3. When convergence is triggered all LB nodes corresponding to autoscale servers SHALL have an associated port that is included in the autoscale launch configuration they server was created with. (ie: autoscaled servers are only on those ports they’re supposed to be on)

   • 2 Scaling groups on the same CLB
     • (group 1 on port 80, group 2 on port 8080, min 1 server.
     • Wait until active.
     • Move group 1’s server from port 80 to port 8080.
     • Trigger convergence on both.
       • Assert that group 1’s server is only on port 80,
       • Assert that group 2’s server is only on port 8080.

   (Even if a different autoscale group uses the wrong port, fix a server if its group config does not.)

   • 2 Scaling groups on the same CLB

     • (group 1 on port 80, group 2 on port 8080, min 1 server.
     • Wait until active.
     • Add a node with a server from group 1 on port 8080.
     • Trigger convergence on both.
       • Assert that group 1’s server is only on port 80,
       • Assert that group 2’s server is only on port 8080.

   • 1 Scaling groups, with 3 CLB configs on the same CLB, but different ports (ie: each server has three nodes on the CLB)

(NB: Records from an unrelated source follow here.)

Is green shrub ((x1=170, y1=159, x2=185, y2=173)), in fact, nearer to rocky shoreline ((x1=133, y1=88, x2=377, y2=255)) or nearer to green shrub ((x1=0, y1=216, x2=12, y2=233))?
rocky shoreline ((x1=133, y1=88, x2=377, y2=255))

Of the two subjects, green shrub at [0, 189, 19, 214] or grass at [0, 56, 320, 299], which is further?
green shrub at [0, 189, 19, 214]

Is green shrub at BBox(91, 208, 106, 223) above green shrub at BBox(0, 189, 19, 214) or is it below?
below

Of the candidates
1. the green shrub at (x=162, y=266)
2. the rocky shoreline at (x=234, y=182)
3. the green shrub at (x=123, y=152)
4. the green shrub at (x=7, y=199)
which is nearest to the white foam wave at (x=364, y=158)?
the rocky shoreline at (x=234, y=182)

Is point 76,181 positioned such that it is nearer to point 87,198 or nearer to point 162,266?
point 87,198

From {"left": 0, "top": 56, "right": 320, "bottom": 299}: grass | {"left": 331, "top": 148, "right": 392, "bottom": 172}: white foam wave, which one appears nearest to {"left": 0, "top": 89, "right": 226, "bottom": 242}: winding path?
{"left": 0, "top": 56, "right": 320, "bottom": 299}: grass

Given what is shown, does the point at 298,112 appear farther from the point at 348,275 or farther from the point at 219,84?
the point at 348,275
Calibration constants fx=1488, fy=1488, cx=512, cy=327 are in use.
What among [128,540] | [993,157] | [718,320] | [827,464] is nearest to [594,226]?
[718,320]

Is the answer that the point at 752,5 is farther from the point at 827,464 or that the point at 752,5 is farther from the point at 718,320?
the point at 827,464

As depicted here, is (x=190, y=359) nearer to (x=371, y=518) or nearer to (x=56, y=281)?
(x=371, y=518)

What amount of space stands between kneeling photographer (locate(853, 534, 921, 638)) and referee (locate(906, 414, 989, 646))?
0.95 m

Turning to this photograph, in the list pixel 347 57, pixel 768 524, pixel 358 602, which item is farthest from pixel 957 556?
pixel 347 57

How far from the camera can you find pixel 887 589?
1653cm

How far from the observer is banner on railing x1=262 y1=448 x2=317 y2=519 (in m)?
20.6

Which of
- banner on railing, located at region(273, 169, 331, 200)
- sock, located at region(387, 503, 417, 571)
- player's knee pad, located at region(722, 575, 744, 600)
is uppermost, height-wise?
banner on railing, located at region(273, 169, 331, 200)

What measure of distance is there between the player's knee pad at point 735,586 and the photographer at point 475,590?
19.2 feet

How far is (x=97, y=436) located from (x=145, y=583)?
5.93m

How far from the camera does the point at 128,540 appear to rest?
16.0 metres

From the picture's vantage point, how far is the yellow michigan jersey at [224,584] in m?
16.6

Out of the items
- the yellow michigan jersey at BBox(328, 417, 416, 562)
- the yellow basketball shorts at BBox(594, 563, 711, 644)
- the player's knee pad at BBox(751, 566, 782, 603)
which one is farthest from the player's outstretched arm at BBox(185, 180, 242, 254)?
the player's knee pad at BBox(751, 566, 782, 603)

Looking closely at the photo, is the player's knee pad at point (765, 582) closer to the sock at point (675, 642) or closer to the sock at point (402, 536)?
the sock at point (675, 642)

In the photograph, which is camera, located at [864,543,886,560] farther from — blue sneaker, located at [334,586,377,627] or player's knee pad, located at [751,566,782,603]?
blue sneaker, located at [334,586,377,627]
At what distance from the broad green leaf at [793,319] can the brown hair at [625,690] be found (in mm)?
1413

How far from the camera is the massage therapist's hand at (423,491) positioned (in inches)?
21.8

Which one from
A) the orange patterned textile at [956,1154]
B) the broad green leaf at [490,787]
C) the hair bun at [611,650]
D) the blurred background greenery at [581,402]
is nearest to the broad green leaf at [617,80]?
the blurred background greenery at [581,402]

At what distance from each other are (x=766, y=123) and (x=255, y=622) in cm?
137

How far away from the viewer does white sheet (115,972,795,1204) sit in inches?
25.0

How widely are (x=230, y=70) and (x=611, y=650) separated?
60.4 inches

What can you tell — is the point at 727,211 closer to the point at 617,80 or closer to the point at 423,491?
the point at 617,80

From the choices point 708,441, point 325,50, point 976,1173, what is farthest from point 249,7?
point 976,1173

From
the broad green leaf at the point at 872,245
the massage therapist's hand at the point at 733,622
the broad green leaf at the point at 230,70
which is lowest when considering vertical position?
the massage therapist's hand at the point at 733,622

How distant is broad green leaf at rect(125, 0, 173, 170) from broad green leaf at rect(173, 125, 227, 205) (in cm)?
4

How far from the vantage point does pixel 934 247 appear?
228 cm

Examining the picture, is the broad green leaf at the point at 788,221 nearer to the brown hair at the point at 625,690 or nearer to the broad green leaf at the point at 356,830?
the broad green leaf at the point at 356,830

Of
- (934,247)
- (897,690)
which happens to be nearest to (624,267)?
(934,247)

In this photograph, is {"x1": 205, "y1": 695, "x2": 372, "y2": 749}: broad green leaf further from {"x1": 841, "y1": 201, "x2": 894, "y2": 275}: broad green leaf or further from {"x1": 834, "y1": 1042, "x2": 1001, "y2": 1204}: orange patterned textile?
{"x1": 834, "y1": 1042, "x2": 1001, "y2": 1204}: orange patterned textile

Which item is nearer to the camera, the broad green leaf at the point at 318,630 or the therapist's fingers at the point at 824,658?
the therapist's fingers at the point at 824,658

     • Create at least one server on the group (port 80, 8080, 333)
     • On the CLB, change server 1's port 80 node to port 666
     • Trigger convergence
       • Assert that group 1’s server only on port 80, 8080, and 333

4. Tests that convergence will make sure autoscaled servers put CLB nodes back in the state they should be in:

   • 1 Scaling group on 1 CLB with other non-autoscale nodes
   • Change 1 server’s CLB node status
     • from ENABLED to DRAINING
     • from weight 1 to 2
     • from PRIMARY to SECONDARY
   • Trigger convergence
     • Assert: all autoscaled servers should be in ENABLED mode, weight 1, PRIMARY

Convergence Testing Completion Criteria

• All existing CloudCafe tests have been evaluated for applicability post convergence
• Café API tests are updated for convergence as needed (expected to be minimal)
• Define, mark, and automate with Jenkins a minimal set of gating tests
  • Include a justification for why selected tests are sufficient gatingCode coverage requirements? Check common error cases?
• Implement all cases in the above test case list that apply to completed and defined Autoscale behavior
  • Applicable Autoscale behavior is definined in TBD document

Coverage

• Unit test
  • Run coverage of unit tests, Coverage = TBD% (Goal 100%)
• API tests (CloudCafe)
  • Coverage = TBD% (not expected to reach 100, will determine acceptable after seeing current, but at least 75%)
• Integration Tests (Trial)
  • Coverage = TBD%

Risks and Unknowns

• Certain aspects of Autoscale behavior are not defined
  • Examples
    • warning about exceeding the max for CLB
    • Rolling updates (or not) based on launch config changes - The current understanding is that currently no changes are rolled – at one point it was thought that CLB would be, but now we are storing CLB config in meta-data at creation and so check compliance against that data rather than the config
    • What if any warning if there are massive auth failures across accounts?
    • Dependencies on Autoscale development
• Inability to perform complete black box testing
  • Since the point of the system is to black box any errors, some level of internal knowledge and visibility is required in order to perform integration tests and verify correct handling of external failures.